> Estratto del documento:
::::

SPIEGARE BENE A PORTA GENOVA

Ieri sera sono andata a un incontro presso l’Hub PD di Porta Genova: si parlava di Europa, in particolar modo di come funzionano – o come dovrebbero funzionare – il suo bilancio, il piano Junker e il famigerato TTIP.
Chi mi conosce sa che non si trattava esattamente della mia tazza di tè. Anzi, direi proprio per nulla.
Parlava però, tra gli altri, Daniele Viotti, uno dei candidati del PD che ho votato alle scorse europee e che ora è in commissione bilancio a Bruxelles. E a me insomma, piaceva questa cosa: che una persona che anche grazie a me ha ottenuto un incarico tanto importante venisse nella mia città a parlarmi delle cose di cui si sta occupando.

L’incontro funzionava così: tre ospiti, tre economisti o specialisti in materia, avrebbero rivolto a Viotti delle domande. Lui poi avrebbe risposto.
Lo spazio era piccolo e raccolto, le persone non molte: peccato, ho pensato, perché l’argomento era di una certa importanza. Tanto che guardando le facce dei presenti riflettevo con un po’ di soggezione: ma ne sapranno già tutti più di quanto ne so io?

::::

> Dati estratti:
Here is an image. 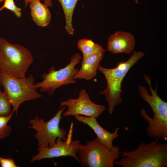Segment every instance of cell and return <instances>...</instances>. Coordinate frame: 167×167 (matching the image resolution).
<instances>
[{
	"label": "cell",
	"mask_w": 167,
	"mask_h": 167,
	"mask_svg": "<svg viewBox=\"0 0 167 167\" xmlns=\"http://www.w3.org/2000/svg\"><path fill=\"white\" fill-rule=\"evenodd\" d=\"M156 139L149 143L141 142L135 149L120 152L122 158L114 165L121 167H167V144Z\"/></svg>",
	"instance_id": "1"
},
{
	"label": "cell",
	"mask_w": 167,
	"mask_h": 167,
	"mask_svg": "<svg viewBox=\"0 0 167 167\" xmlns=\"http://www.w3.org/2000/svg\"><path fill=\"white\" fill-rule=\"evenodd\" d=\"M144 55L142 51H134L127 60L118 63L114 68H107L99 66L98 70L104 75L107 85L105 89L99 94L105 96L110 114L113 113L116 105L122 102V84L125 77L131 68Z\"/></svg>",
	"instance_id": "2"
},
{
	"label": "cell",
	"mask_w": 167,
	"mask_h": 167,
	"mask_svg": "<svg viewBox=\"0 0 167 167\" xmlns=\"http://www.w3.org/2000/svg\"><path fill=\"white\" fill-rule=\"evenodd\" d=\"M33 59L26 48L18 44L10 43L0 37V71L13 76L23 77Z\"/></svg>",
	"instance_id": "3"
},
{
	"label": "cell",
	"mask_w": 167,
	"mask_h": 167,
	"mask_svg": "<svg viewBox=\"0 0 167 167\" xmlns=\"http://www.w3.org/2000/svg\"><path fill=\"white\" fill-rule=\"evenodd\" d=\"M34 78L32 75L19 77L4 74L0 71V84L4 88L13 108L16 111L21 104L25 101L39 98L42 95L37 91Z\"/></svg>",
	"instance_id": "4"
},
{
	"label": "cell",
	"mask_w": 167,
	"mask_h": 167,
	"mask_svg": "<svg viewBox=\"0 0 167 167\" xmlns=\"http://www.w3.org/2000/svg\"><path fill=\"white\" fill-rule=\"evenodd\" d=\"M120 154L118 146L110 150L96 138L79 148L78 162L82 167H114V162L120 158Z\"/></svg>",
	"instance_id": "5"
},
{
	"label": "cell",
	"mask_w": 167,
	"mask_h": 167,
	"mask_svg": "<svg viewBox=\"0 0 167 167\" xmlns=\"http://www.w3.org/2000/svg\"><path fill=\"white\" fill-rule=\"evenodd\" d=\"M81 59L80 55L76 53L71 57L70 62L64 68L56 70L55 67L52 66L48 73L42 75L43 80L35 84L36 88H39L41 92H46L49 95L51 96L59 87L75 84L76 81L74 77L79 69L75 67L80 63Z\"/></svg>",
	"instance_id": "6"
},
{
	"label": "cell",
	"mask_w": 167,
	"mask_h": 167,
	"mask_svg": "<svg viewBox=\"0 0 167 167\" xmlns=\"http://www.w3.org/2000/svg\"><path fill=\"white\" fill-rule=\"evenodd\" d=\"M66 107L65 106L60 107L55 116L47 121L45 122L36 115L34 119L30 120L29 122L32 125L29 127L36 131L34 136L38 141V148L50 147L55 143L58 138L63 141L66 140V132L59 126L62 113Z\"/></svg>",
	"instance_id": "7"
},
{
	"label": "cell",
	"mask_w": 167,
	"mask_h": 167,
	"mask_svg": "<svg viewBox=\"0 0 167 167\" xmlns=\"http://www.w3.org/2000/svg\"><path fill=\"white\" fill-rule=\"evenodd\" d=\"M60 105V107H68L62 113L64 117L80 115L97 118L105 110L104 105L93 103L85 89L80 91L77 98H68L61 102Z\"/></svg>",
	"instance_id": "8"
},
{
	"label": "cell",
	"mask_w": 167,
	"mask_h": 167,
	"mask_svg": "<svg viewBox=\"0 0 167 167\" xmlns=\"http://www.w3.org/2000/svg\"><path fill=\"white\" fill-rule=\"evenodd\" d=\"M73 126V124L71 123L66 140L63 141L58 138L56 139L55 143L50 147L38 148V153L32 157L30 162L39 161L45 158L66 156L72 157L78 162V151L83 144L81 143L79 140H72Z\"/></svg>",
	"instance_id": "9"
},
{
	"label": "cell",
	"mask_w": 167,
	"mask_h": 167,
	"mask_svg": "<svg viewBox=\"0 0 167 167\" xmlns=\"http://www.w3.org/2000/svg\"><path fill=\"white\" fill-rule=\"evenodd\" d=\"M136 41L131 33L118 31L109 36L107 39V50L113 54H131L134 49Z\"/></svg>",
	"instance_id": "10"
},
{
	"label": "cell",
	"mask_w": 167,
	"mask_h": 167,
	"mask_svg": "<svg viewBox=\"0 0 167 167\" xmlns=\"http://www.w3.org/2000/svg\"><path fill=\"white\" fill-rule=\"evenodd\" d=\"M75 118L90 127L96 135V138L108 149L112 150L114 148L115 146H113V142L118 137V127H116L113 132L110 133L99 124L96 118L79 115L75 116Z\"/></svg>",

::::

> Compiti da svolgere:
A – Rispondi a queste domande sul racconto dell'incontro a Porta Genova:
(i) Presso quale luogo si è svolto l'incontro?
(ii) In quale commissione si trova ora Daniele Viotti?
(iii) Quanti ospiti avrebbero rivolto domande a Viotti?
B – Riporta senza modifiche il passo del racconto dell'incontro a Porta Genova che comincia dalle parole «Ieri sera sono» e termina dopo le parole «si sta occupando.».

> Risposte attese:
A –
(i) Presso l'Hub PD di Porta Genova.
(ii) Nella commissione bilancio a Bruxelles.
(iii) Tre ospiti.

B –
Ieri sera sono andata a un incontro presso l’Hub PD di Porta Genova: si parlava di Europa, in particolar modo di come funzionano – o come dovrebbero funzionare – il suo bilancio, il piano Junker e il famigerato TTIP.
Chi mi conosce sa che non si trattava esattamente della mia tazza di tè. Anzi, direi proprio per nulla.
Parlava però, tra gli altri, Daniele Viotti, uno dei candidati del PD che ho votato alle scorse europee e che ora è in commissione bilancio a Bruxelles. E a me insomma, piaceva questa cosa: che una persona che anche grazie a me ha ottenuto un incarico tanto importante venisse nella mia città a parlarmi delle cose di cui si sta occupando.